Editorial

L’ariary en réanimation

La monnaie nationale rechute. Non pas après avoir été contaminée et guérie du coronavirus. Mais par le mal chronique qui la ronge et la ruine depuis des années. aux fluctuations des valeurs transactionnelles, en dent de scie comme il est de coutume, l’euro oscille dans les 4100 à 4200 ariary. Alors que le dollar ne quitte pas la bande des 3700 ariary. Ce sont des cours indicatifs. Au marché des changes au noir, en plein jour et à ciel ouvert, sous l’ombre des cocotiers à Antsahavola, qui n’a jamais porté si bien son appellation, et le long de l’avenue de l’Indépendance, les marchandages et surenchères dépendent de la loi de « l’affre » et de la demande.

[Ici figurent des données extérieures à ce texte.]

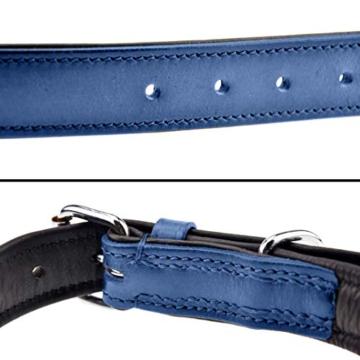 Schnüffelfreunde Lederhalsband Hund (XXL - 55-65cm, Blau) - 3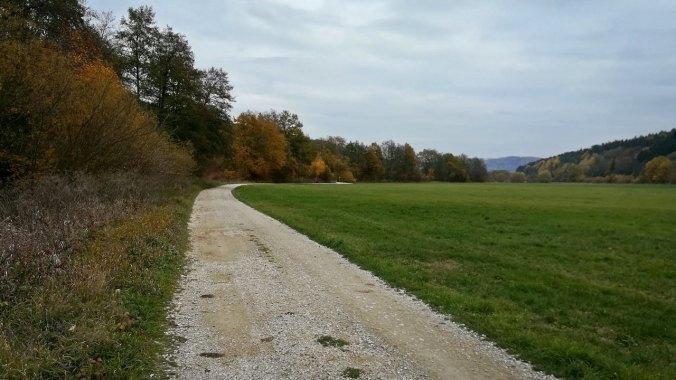Herbstfarben bilden den Kontrast zum grauen Himmel...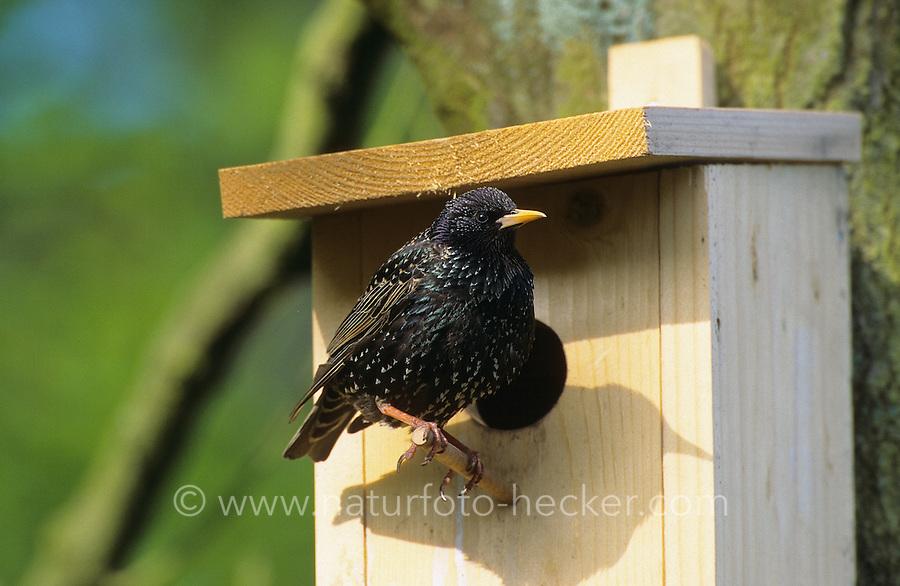 Star, sitzt an seinem Nistkasten, Sturnus vulgaris, European starling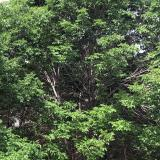 Tree infected with emerald ash borer insects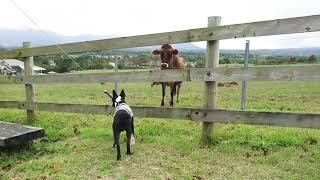 蒜山高原で ワラワラと牛がー! 最後は 呼び寄せた牛につられ 観光客の皆さん...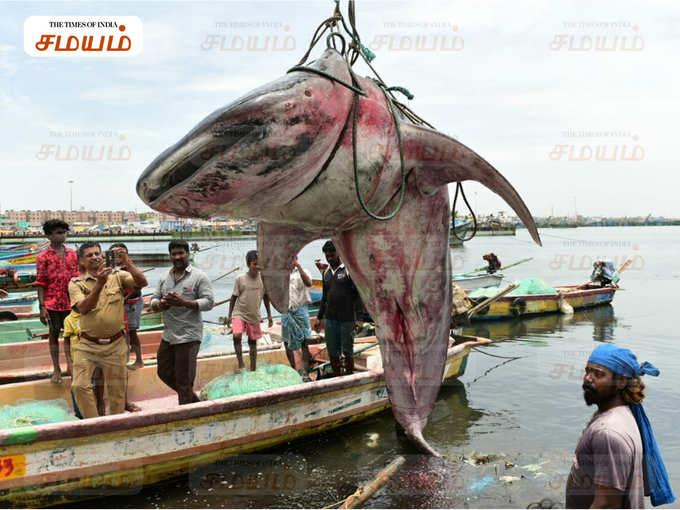 சென்னையில் பிடிபட்ட உலகின் மிகப் பெரிய திமிங்கல சுறா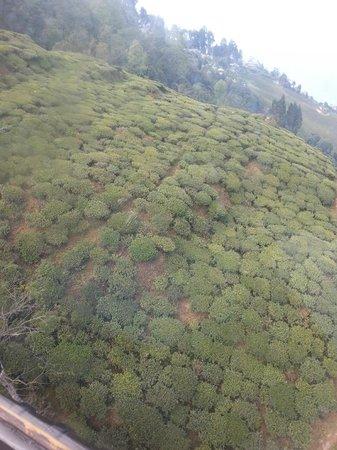 Tea Garden: Shot from Rope way - 4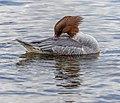 Goosander, Lake Windermere, England 02.jpg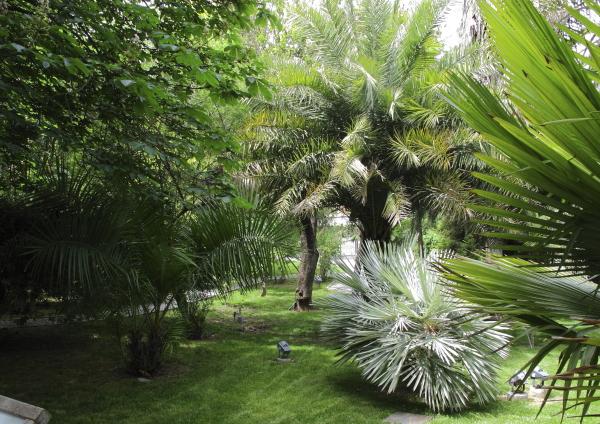 Palmiers en massif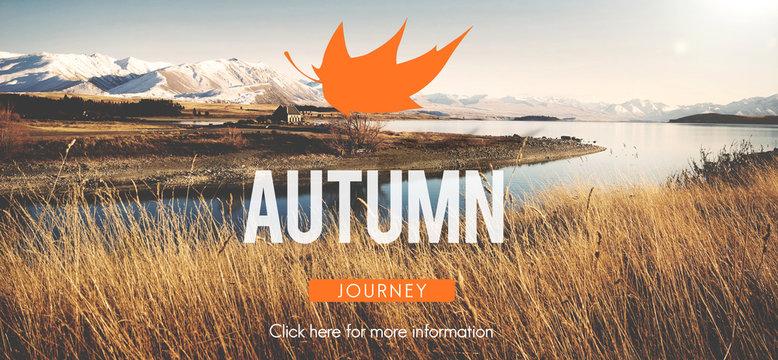 Autumn Fall Foliage Fresh Nature Season Vibrant Concept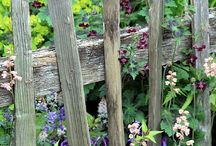 Fences of all kinds / by Sharon Johnson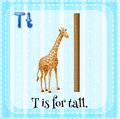 Flashcard letter T is for tall Royalty Free Stock Photo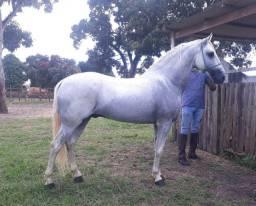 Cavalo mangalarga macha picada genuína registrado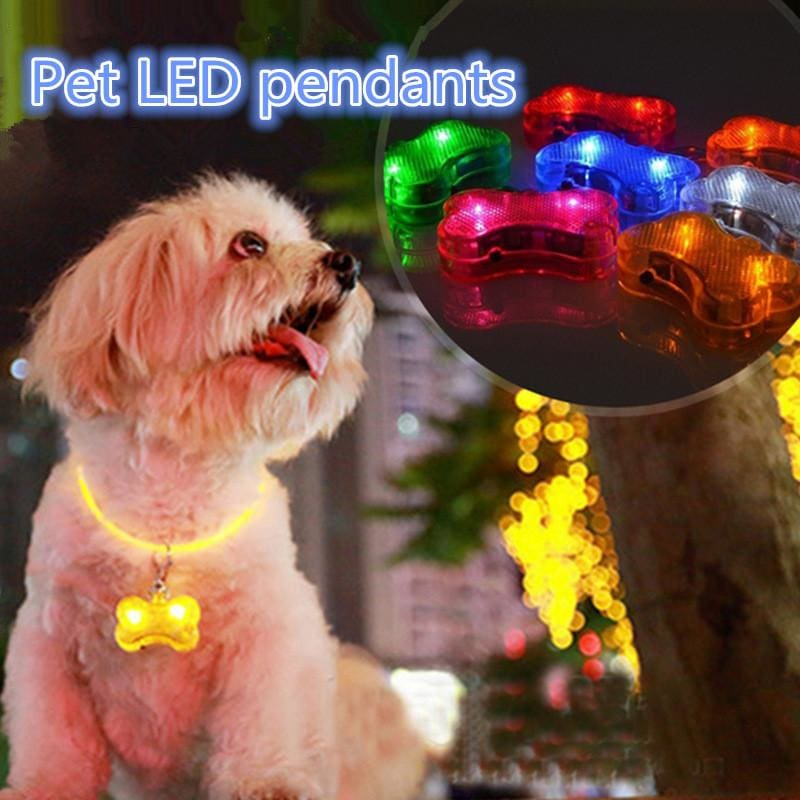 Dog LED ID Tags That Glow & Flash - thediggitydogstore.com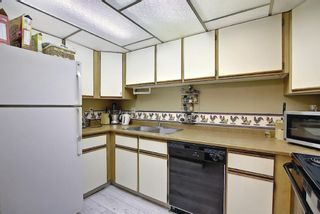 Photo 3: 119 333 Garry Crescent NE in Calgary: Greenview Apartment for sale : MLS®# A1139361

Avec la présentation des grosses coupures de billet, les prix de vente ou d’achat s’envolent pour atteindre des niveaux élevés. Les courtiers et traders des trottoirs s’en frottent les mains. avant de les laver.

Les spécialistes en la matière s’accordent à déduire que les taux de change monétaire constituent une des traductions financières, un exact reflet du comportement de l’économie d’un pays donné. aussi, ces dépréciations continuelles de l’ariary sur le baromètre du Marché interbancaire de devises, MID, sont tout à fait conformes aux réalités qui prévalent. Depuis la déclaration de l’État d’urgence sanitaire, la quasi-totalité des activités économiques accuse et endure les contrecoups des conséquences de la pandémie. Les mesures restrictives pour prévenir la propagation du virus corona deviennent une chape de plomb pour l’économie réelle.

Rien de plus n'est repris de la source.